Once, I ordered a mojito at an all-you-can-eat Chinese buffet and they brought me the ingredients individually so that I could make it myself. They were proud of this presentation. A chance to be your own bartender! What a treat, what an escape from the reality of my usual nights pouring calorie-free drink crystals in vodka!
It’s not like I usually order mojitos and this place scrambled to make my dreams reality. The restaurant had specifically listed this drink, with a photo of its complete form, on their placemat menu — and yet there I was, muddling my own godforsaken mint with a butter knife. I understand that I was off-roading by ordering a rum cocktail at an all-you-can-eat Chinese buffet but you need to understand that I’m one for adventure.
The action-packed life I lead yearns for a peek behind the culinary curtain. Food assembly is mesmerizing: a conveyor belt of tiny doughnuts bubbling in oil then powered in sugar at the carnival, a country club omelet station, the flamboyant knife skills of a hibachi chef. That’s what cooking shows are about, right? It’s the full fantasy of effortless preparation. Next thing you know, you’re trying to make pasta from scratch on a weeknight and you’re sweaty and miserable and there’s flour everywhere.
IKEA, the reigning champs of self-assembly, proves my point. Making your own stuff is awful; we just do it because it’s cheaper and our tiny apartments can’t fit a whole L-shaped couch through the front door. If you’ve ever spent hours on a piece of furniture, only to realize that you’ve been building it backwards and the best solution is to rip it apart and start over again, you know the emotional hell of IKEA. And yet, someone there thought it would be cute to make a self-assembly chocolate bunny for Easter.

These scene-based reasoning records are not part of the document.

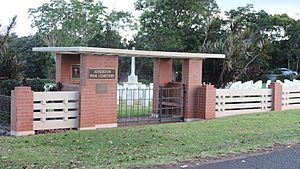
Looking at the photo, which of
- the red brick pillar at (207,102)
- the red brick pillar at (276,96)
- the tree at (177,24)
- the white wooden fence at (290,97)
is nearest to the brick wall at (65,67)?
the red brick pillar at (207,102)

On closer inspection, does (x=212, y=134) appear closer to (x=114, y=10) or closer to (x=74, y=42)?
(x=74, y=42)

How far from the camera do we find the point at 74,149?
862cm

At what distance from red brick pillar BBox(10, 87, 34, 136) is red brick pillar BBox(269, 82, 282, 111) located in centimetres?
949

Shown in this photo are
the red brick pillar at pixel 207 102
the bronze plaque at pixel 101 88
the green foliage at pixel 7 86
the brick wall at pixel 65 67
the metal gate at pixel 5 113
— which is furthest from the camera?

It’s called the VÅRKÄNSLA which literally means “spring feeling” in Swedish. You know what I’m feeling? That this three-piece rabbit sculpture is a nightmare. If you’re the one making it, you get melted milk chocolate on your hands. If you eat someone else’s work, you’re essentially licking their fingertips. Call me old-fashioned, but I want my rabbits covered in foil and delivered in fighting form.

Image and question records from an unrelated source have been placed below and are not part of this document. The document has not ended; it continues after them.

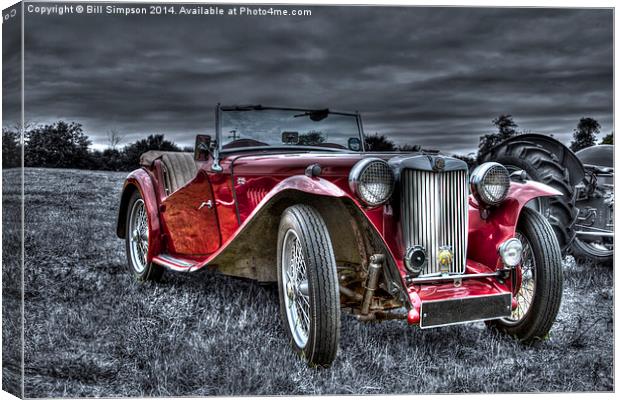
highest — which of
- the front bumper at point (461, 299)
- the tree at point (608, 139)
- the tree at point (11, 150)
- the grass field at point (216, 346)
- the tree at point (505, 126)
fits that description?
the tree at point (505, 126)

What is the point in putting IKEA’s rabbit together? You can just eat the chocolate straight out of the pack. The self-assembly experience adds a layer of bacteria to something you’ll admire for a millisecond before ruining with your mouth. Any person who goes packet-to-mouth, no stops in between, is the real winner here. This is the type of nihilism I want to foster in the world.

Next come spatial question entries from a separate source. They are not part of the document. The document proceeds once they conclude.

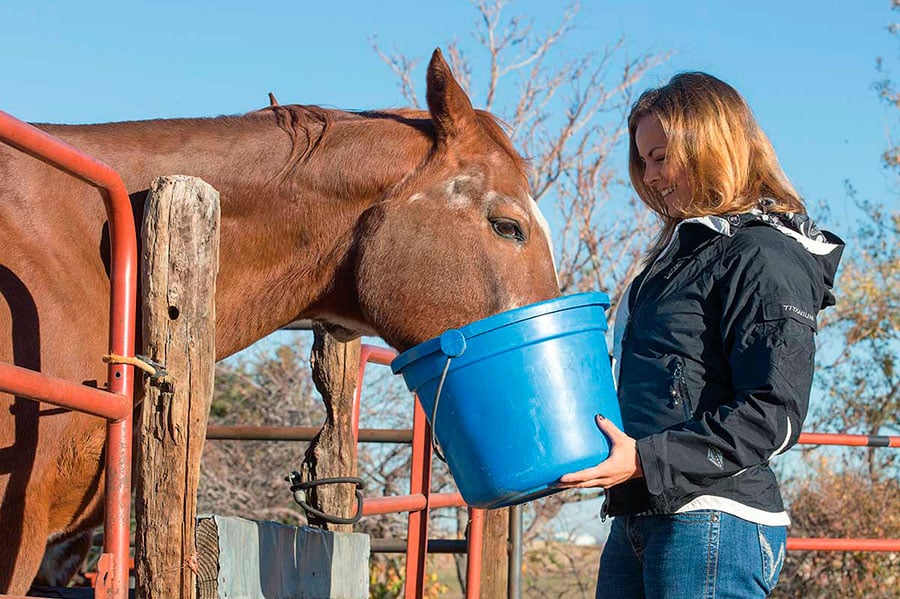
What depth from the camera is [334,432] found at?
334cm

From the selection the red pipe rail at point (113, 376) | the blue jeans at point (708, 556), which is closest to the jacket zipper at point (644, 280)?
the blue jeans at point (708, 556)

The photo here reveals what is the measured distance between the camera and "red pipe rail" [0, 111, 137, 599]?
5.51 ft

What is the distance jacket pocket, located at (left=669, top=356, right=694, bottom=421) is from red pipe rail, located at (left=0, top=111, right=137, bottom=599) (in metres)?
1.00

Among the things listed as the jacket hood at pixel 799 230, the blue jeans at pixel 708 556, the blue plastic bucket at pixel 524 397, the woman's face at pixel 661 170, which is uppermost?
the woman's face at pixel 661 170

Putting things together is a necessary evil of IKEA and not something they should be leading with. There’s nothing cute about self-assembly. If we didn’t have to do it, we wouldn’t. What’s next? Selling ground beef and marketing it as “self-assembly meatballs”? Making us pick our own lingonberries and stomp them into juice? Actually, that would be pretty good. So cute! We can all get our own stomping buckets and special gloves for feet and laugh about how the berries feel so weird underneath our toes. Do that DIY idea, IKEA. You have my permission. But leave the chocolate rabbits alone.